NASA says it has a vision for future manned science missions to Venus -- a vision that includes zeppelins and a floating cloud city.

While the surface of the second planet from the sun is a sulfurous, corrosive landscape in which no human could survive -- a global greenhouse effect has created surface temperatures of almost 900 degree Fahrenheit with crushing pressures -- at an altitude of around 30 miles there are cloud layers with about the same atmospheric pressure as Earth, with comparable gravity.

That could be the target for a manned mission using airships and floating habitats, NASA researchers Dale Arney and Chris Jones say.

"The vast majority of people, when they hear the idea of going to Venus and exploring, think of the surface, where it's hot enough to melt lead and the pressure is the same as if you were almost a mile underneath the ocean," Jones says. "I think that not many people have gone and looked at the relatively much more hospitable atmosphere and how you might tackle operating there for a while."

Jones and Arney have proposed a High Altitude Venus Operational Concept (HAVOC) mission that would first send a 100-foot-long autonomous unmanned airship to carry out initial observations in advance of a secondary manned mission.
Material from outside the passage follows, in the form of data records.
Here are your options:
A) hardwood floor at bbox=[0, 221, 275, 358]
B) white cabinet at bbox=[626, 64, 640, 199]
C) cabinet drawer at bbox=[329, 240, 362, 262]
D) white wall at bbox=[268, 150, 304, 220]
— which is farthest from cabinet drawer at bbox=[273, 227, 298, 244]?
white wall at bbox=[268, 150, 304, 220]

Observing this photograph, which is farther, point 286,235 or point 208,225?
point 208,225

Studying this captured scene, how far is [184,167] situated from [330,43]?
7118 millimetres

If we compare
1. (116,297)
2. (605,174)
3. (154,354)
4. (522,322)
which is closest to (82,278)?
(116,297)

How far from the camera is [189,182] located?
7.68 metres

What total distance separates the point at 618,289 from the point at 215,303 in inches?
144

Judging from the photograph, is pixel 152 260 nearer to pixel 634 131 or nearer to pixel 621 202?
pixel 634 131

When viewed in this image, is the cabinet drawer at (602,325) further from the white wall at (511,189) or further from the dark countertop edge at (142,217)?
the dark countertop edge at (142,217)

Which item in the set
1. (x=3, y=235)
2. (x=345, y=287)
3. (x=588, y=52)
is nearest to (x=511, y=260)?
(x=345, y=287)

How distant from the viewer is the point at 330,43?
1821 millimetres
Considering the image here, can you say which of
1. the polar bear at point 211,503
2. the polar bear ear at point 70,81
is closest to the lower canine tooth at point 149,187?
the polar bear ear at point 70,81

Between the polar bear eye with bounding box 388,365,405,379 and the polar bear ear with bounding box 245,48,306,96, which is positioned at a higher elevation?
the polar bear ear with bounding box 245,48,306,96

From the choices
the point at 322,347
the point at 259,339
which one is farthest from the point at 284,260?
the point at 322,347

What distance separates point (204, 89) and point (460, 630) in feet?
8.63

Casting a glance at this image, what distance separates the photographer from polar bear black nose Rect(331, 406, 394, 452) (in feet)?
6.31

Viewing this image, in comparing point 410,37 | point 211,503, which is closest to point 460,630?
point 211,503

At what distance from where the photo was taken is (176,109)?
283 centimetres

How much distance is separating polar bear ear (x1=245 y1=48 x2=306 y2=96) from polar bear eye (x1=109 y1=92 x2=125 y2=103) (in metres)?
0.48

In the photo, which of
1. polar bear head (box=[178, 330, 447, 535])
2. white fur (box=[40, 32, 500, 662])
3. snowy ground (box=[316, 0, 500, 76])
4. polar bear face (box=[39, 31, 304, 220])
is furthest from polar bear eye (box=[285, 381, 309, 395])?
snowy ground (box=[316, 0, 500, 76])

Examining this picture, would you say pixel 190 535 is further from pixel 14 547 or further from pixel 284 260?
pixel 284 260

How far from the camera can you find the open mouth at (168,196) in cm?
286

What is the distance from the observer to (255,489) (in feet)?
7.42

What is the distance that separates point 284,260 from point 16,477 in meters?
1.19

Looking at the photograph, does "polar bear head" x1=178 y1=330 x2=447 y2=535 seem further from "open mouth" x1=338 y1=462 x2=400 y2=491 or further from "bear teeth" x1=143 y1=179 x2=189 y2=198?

That mission would see two astronauts working in a cabin slung below a slightly larger helium-filled and solar-powered airship.

A series of mission of increasing length could eventually lead to a permanent science outpost in a floating cloud city, they propose.

Venus, unlike Mars, has sufficient atmosphere to protect astronauts from harmful radiation, and being even closer to the Sun than the Earth there's plenty of sunlight above the cloud layers for solar power.

In addition, a trip to Venus would take less time than a mission to Mars, say Jones and Arney, working at NASA's Systems Analysis and Concepts Directorate at Langley Research Center in Virginia.

While a journey to Mars and back would take between 650 and 900 day, a round-trip to Venus would take only 440 days.

The logistics of getting a 100-foot airship to Venus are daunting, the researchers acknowledge, especially for the manned mission.

The airship, folded up inside a spacecraft, would be sent first, and a human crew would follow in another habitat capsule to link up with the airship in orbit around Venus.

The rest of the mission would, of course, take place above as opposed to on Venus.

"Traditionally, say if you're going to Mars, you talk about 'entry, descent, and landing,' or EDL," says Arney. "Obviously, in our case, 'landing' would represent a significant failure of the mission, so instead we have 'entry, descent, and inflation,' or EDI."

Once the airship was fully inflated and floating around 30 miles above the surface, it could take advantage of winds at that altitude to circle Venus every 110 hours or so while the crew conducts science operations, he says.